[Dataset entries]

— begin —

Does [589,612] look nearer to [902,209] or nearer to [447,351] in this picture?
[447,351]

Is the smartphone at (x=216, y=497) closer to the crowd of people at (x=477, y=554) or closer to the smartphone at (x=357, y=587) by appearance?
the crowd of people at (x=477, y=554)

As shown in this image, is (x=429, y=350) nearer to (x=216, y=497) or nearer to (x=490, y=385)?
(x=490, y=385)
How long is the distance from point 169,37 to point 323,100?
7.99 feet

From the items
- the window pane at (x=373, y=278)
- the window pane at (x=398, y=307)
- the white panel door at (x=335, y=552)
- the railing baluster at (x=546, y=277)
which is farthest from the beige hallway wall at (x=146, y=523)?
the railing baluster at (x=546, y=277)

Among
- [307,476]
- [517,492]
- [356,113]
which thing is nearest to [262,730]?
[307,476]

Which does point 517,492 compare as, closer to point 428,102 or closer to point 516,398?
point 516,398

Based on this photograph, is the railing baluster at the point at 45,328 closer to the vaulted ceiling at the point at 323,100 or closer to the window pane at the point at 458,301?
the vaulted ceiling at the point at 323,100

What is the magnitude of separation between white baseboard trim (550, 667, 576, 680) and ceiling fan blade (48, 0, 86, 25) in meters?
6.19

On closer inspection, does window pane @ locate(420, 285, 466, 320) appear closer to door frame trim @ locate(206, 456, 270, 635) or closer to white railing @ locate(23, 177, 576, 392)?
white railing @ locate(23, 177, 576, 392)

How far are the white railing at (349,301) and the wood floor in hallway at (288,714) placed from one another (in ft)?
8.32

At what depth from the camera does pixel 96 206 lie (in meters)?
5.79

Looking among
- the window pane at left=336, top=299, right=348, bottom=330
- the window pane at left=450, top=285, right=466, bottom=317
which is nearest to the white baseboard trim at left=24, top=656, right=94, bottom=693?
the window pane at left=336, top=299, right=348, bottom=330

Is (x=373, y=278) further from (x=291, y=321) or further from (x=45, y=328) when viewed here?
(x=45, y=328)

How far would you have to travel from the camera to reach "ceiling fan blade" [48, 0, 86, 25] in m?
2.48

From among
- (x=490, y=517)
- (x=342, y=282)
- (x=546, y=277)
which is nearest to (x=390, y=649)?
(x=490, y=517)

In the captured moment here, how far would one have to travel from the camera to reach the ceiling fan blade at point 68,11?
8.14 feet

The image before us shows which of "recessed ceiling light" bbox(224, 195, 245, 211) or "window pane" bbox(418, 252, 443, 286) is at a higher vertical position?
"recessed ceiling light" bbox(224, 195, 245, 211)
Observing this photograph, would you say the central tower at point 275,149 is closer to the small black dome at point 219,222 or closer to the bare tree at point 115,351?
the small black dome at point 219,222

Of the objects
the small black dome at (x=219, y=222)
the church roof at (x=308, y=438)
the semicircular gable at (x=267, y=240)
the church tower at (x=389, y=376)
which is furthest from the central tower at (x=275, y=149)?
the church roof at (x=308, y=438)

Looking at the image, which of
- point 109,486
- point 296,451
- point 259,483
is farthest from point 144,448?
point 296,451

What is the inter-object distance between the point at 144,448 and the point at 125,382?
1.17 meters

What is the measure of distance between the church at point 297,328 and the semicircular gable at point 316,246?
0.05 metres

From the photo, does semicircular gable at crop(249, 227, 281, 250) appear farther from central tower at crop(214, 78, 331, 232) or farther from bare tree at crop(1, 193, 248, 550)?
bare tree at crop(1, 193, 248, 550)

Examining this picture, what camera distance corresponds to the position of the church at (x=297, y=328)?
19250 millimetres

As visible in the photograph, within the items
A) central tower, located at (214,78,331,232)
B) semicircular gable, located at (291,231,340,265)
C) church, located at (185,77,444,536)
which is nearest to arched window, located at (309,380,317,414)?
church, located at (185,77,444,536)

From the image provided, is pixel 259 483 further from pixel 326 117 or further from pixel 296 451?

— end —

- **WHAT THE TASK REQUIRES**
Take the records above and return them exactly as written.

- **SOLUTION TO THE PROBLEM**
Does [589,612] look nearer to [902,209] or nearer to [447,351] in this picture?
[447,351]

Is the smartphone at (x=216, y=497) closer to the crowd of people at (x=477, y=554) or closer to the smartphone at (x=357, y=587) by appearance?
the crowd of people at (x=477, y=554)

As shown in this image, is (x=429, y=350) nearer to (x=216, y=497) or nearer to (x=490, y=385)?
(x=490, y=385)
How long is the distance from point 169,37 to point 323,100?
7.99 feet

From the items
- the window pane at (x=373, y=278)
- the window pane at (x=398, y=307)
- the white panel door at (x=335, y=552)
- the railing baluster at (x=546, y=277)
which is farthest from the beige hallway wall at (x=146, y=523)?
the railing baluster at (x=546, y=277)

Among
- [307,476]
- [517,492]
- [356,113]
which thing is nearest to [262,730]?
[307,476]

Which does point 517,492 compare as, closer to point 428,102 or closer to point 516,398?
point 516,398

Based on this photograph, is the railing baluster at the point at 45,328 closer to the vaulted ceiling at the point at 323,100 or closer to the window pane at the point at 458,301?
the vaulted ceiling at the point at 323,100

What is the magnitude of separation between white baseboard trim (550, 667, 576, 680) and ceiling fan blade (48, 0, 86, 25) in meters?
6.19

On closer inspection, does window pane @ locate(420, 285, 466, 320) appear closer to door frame trim @ locate(206, 456, 270, 635) or closer to white railing @ locate(23, 177, 576, 392)?
white railing @ locate(23, 177, 576, 392)

How far are the white railing at (349,301) and the wood floor in hallway at (288,714) placed from one another (in ft)?
8.32

At what depth from the camera does pixel 96 206 lie (in meters)?
5.79

Looking among
- the window pane at left=336, top=299, right=348, bottom=330
- the window pane at left=450, top=285, right=466, bottom=317
which is nearest to the white baseboard trim at left=24, top=656, right=94, bottom=693?
the window pane at left=336, top=299, right=348, bottom=330

Is (x=373, y=278) further from (x=291, y=321) or further from (x=45, y=328) when viewed here?
(x=45, y=328)

How far would you have to travel from the camera to reach "ceiling fan blade" [48, 0, 86, 25] in m?
2.48

From among
- (x=490, y=517)
- (x=342, y=282)
- (x=546, y=277)
which is nearest to (x=390, y=649)?
(x=490, y=517)

In the captured moment here, how far would one have to travel from the camera to reach the ceiling fan blade at point 68,11?
8.14 feet

The image before us shows which of "recessed ceiling light" bbox(224, 195, 245, 211) or "window pane" bbox(418, 252, 443, 286) is at a higher vertical position?
"recessed ceiling light" bbox(224, 195, 245, 211)
Observing this photograph, would you say the central tower at point 275,149 is closer to the small black dome at point 219,222 or closer to the bare tree at point 115,351?
the small black dome at point 219,222

Of the objects
the small black dome at (x=219, y=222)
the church roof at (x=308, y=438)
the semicircular gable at (x=267, y=240)
the church tower at (x=389, y=376)
which is furthest from the central tower at (x=275, y=149)?
the church roof at (x=308, y=438)

Looking at the image, which of
- point 109,486
- point 296,451
- point 259,483
is farthest from point 144,448?
point 296,451

What is the inter-object distance between the point at 144,448 and the point at 125,382?
1.17 meters

What is the measure of distance between the church at point 297,328 and the semicircular gable at point 316,246?
0.05 metres

From the photo, does semicircular gable at crop(249, 227, 281, 250) appear farther from central tower at crop(214, 78, 331, 232) or farther from bare tree at crop(1, 193, 248, 550)?
bare tree at crop(1, 193, 248, 550)

Examining this picture, what camera distance corresponds to the position of the church at (x=297, y=328)?
19250 millimetres

As visible in the photograph, within the items
A) central tower, located at (214,78,331,232)
B) semicircular gable, located at (291,231,340,265)
C) church, located at (185,77,444,536)
which is nearest to arched window, located at (309,380,317,414)?
church, located at (185,77,444,536)

From the image provided, is pixel 259 483 further from pixel 326 117 or further from pixel 296 451?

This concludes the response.